#### Selected extract
Another example of indirect cost savings can be found in the way companies package their products. Environmentally friendly packaging design can reduce material requirements, cut shipping and warehousing costs, and encourage recycling. Here are three real-world examples:

image Procter and Gamble’s redesign of the Folgers coffee container to reduce plastic consumption by 1 million pounds annually

image Nestlé’s use of smaller labels on its Poland Spring and Deer Park bottled water brands, which saved 20 million pounds of paper

image Coca-Cola’s change of the Dasani water bottle shape to reduce material usage by 7 percent (Demetrakakes 2007)

Each of these activities reduced cost due to material savings and decreased shipping expenses due to lighter weight and reduced size. There are costs involved in the redesign process, and there may be additional investment in equipment, but, again, we can quantify the costs and the expected benefits using the traditional tools of financial analysis.

There are many examples where SEERS reduces costs and enhances revenues. Wal-Mart attributed more than $100 million of its 2009 revenue to its decision to switch to recyclable cardboard when shipping to its 4,300-plus stores in the United States. Now it sells the cardboard to a recycler rather than pays to ship the waste to a landfill (Bhanoo 2010). In this case, Wal-Mart reduces its disposal costs by switching to recyclable cardboard, which it then sells to generate new revenue. Even if the new cardboard is more expensive, the incremental cost is more than offset by the new revenue and the reduction in disposal costs. Wal-Mart estimated the 2009 environmental benefits as 8,600 fewer tons of cardboard in landfills and 125,000 trees saved (Wal-Mart Stores Inc. 2010, 13).

Another category of cost savings involves the intersection of SEERS and a company’s employees. The premise is that more-loyal employees save a company money by reducing turnover and increasing productivity. Lower turnover means reduced costs for hiring and training, while higher productivity improves profit margins. The first link between SEERS and loyalty is based on the idea that employees are less likely to leave socially responsible companies, which share their values, a claim borne out by survey data.*

As an example, Timberland combines both approaches by shutting down one day a year so that all 5,400 employees can participate in company-sponsored philanthropy. It also allows workers one week off with pay each year to work with local charities, and it offers paid six-month sabbaticals for four employees each year to work at a nonprofit. This is not inexpensive; the one-day shutdown alone costs the company $2 million. Timberland management believes that such expenditures help the company attract and keep the best talent, which benefits the bottom line. In the words of President and CEO Jeffrey Swartz, “People like to feel good about where they work and what they do” (Pereira 2003).
########
#### Material provided
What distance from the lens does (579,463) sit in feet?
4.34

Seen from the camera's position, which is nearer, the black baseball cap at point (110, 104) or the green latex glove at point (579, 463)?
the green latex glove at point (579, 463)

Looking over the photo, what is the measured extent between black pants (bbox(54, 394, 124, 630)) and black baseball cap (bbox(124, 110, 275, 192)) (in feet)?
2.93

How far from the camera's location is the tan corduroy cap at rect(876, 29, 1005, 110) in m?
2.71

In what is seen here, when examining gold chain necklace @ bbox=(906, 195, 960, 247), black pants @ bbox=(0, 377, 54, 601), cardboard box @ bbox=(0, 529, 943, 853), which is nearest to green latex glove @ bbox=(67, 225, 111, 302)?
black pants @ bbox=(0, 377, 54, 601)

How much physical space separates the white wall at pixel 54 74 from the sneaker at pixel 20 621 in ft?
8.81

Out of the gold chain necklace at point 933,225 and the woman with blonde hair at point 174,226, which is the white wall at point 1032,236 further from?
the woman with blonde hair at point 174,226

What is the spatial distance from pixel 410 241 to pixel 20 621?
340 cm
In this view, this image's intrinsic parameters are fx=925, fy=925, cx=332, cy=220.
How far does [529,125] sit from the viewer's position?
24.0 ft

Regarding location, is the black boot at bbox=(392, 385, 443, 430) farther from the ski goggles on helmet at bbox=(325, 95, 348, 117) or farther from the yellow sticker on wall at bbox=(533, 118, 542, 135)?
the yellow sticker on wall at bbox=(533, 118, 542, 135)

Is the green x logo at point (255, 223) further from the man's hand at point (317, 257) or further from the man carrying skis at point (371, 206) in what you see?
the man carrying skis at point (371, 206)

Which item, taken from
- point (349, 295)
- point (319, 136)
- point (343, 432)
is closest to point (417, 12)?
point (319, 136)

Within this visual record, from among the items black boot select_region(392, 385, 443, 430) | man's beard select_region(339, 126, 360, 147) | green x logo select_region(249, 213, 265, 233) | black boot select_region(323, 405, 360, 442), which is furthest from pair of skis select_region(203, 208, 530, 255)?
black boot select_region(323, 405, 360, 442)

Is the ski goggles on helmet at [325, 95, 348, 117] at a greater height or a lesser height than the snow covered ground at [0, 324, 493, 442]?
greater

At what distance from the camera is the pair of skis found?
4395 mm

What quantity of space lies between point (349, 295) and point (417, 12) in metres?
########
The request: Carry on with the passage about how social and environmental responsibility saves companies money, starting right after its final sentence.

Task result:
Loyalty and productivity may also improve at companies with socially responsible human resource (HR) policies, which might include paying above-market wages; providing discretionary benefits like healthcare and retirement; offering workplace perks like free lunch, on-site gyms, and childcare; and ensuring safe and fair working conditions globally.

Starbucks, for example, realized early on that its employees (called “partners”) were critical to creating its competitive advantage, the “customer experience.” Being able to attract, train, and retain new employees was also critical to its rapid growth plans. To accomplish this, Starbucks pays above-market wages and offers health and dental benefits, vacation time, a 401(k) plan, and stock options to even part-time employees. The company also provides numerous opportunities for advancement, knowing that its typical hire will want new challenges. Does it work? Turnover of Starbucks baristas is 80 percent annually, whereas the industry average for quick-service restaurants is 200 percent (Weber 2005).

Companies like Timberland and Starbucks believe that their investment in CSR and socially responsible HR practices yields tangible financial benefits by creating a loyal and productive workforce. The question with respect to shareholder value is whether those benefits outweigh their costs.

Revenue Enhancement

For many firms the financial goal of SEERS may be to increase revenue. As with cost reductions, the link between SEERS and revenue can be direct or indirect. The direct link occurs when customers pay a premium for the socially or environmentally responsible characteristics of the company’s products. When companies pursue CSR to attract new customers, the connection to revenue is indirect. The indirect approach has a more tenuous connection to profitability and shareholder value.

Consumers pay a premium for socially responsible products for many reasons. In some cases they believe that the products are superior. For example, some consumers believe that organic produce and free-range meats are healthier and taste better, which justifies a higher price. In others cases the products are of equal quality or functionality but have been sourced in a more environmentally friendly manner or provide social or environmental benefits in use. The electricity from a wind turbine is identical to the electricity from a coal plant; however, generating the former does not produce CO2 or contribute to climate change.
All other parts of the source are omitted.